Single-Extracellular-Vesicle Detection with a Plasmonic Chip and Enhanced Fluorescence Microscopy.

Abstract

Endocytosis-derived extracellular vesicles (EVs), which can be as small as 100 nm, are useful for disease prediction. However, very small EVs are below the optical diffraction limit and are difficult to visualize with conventional fluorescence microscopy. In this study, single EVs captured on a plasmonic chip, where fluorescently labeled antibodies were bound over the EV surface, were detected as bright spots using plasmon-field enhanced fluorescence without any pretreatment of isolating labeled EVs, followed by analyzing the full width at half-maximum and the fluorescence peak value for each enhanced fluorescence bright spot.
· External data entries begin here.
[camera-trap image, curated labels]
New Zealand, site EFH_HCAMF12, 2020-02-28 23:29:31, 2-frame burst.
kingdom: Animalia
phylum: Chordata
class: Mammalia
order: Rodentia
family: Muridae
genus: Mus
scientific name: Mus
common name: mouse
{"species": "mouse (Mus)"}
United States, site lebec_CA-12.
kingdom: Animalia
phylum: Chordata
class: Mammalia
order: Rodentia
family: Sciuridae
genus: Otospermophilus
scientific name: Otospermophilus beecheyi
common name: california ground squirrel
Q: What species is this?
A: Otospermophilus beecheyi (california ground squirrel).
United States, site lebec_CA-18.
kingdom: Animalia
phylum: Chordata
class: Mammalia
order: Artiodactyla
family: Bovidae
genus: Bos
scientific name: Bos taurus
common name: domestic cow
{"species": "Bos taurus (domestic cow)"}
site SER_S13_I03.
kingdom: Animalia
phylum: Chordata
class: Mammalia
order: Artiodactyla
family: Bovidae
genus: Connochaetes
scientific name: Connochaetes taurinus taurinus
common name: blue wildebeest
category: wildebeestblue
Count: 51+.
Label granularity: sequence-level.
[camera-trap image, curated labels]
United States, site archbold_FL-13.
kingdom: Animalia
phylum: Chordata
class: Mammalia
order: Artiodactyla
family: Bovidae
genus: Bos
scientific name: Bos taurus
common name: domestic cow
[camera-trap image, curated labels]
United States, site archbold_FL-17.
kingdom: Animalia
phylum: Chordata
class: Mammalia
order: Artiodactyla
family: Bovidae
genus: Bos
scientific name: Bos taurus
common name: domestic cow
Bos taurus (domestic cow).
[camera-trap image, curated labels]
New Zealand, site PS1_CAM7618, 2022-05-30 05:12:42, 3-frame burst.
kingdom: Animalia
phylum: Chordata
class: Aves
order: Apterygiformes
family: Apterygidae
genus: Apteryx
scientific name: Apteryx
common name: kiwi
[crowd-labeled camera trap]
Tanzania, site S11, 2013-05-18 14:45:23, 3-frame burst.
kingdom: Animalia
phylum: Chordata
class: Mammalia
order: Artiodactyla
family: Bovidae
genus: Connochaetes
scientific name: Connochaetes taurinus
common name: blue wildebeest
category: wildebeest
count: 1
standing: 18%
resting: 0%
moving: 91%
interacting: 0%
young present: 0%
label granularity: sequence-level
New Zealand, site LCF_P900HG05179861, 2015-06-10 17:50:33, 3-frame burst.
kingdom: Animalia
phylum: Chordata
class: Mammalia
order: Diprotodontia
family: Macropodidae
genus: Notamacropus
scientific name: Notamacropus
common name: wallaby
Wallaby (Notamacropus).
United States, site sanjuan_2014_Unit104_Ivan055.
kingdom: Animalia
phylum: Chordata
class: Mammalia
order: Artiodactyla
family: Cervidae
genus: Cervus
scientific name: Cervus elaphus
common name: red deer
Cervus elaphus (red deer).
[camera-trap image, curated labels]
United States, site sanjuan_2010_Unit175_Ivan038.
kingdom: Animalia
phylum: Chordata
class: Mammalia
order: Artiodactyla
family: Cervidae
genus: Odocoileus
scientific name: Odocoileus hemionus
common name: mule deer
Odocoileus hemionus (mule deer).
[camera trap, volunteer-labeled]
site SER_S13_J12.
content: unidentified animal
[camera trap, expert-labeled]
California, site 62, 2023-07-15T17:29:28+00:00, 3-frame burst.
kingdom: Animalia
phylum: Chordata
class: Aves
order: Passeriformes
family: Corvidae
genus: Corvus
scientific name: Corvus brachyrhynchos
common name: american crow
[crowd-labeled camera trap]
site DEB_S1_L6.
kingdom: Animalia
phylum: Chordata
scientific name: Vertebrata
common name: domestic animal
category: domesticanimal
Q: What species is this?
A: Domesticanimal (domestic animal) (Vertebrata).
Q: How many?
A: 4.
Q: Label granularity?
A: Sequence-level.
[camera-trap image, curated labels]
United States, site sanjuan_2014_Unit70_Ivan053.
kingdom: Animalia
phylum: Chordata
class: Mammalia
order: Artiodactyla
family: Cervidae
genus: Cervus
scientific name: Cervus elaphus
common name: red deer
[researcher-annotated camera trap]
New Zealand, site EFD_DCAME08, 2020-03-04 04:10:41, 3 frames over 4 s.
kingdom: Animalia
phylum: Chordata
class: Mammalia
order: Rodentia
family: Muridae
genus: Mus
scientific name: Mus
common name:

Bright spots smaller than the threshold determined by the observation of the fluorescent nanospheres were attributed to single EVs. The number of single EVs was quantitatively evaluated against the concentration of EV solution injected in the 1.4 pM-95 fM range. Furthermore, single EVs were detected by labeling two different membrane proteins. A molecularly imprinted polymer was applied to a capture interface on a plasmonic chip, and it is found that nonspecific adsorption of aggregates was suppressed. To accurately distinguish single EVs from aggregates of labeled antibodies, the fluorescence microscopy with transmitted light was superior to the epifluorescence method. Finally, single EVs were successfully detected with multiple targets at multiple wavelengths by using different fluorescently labeled antibodies.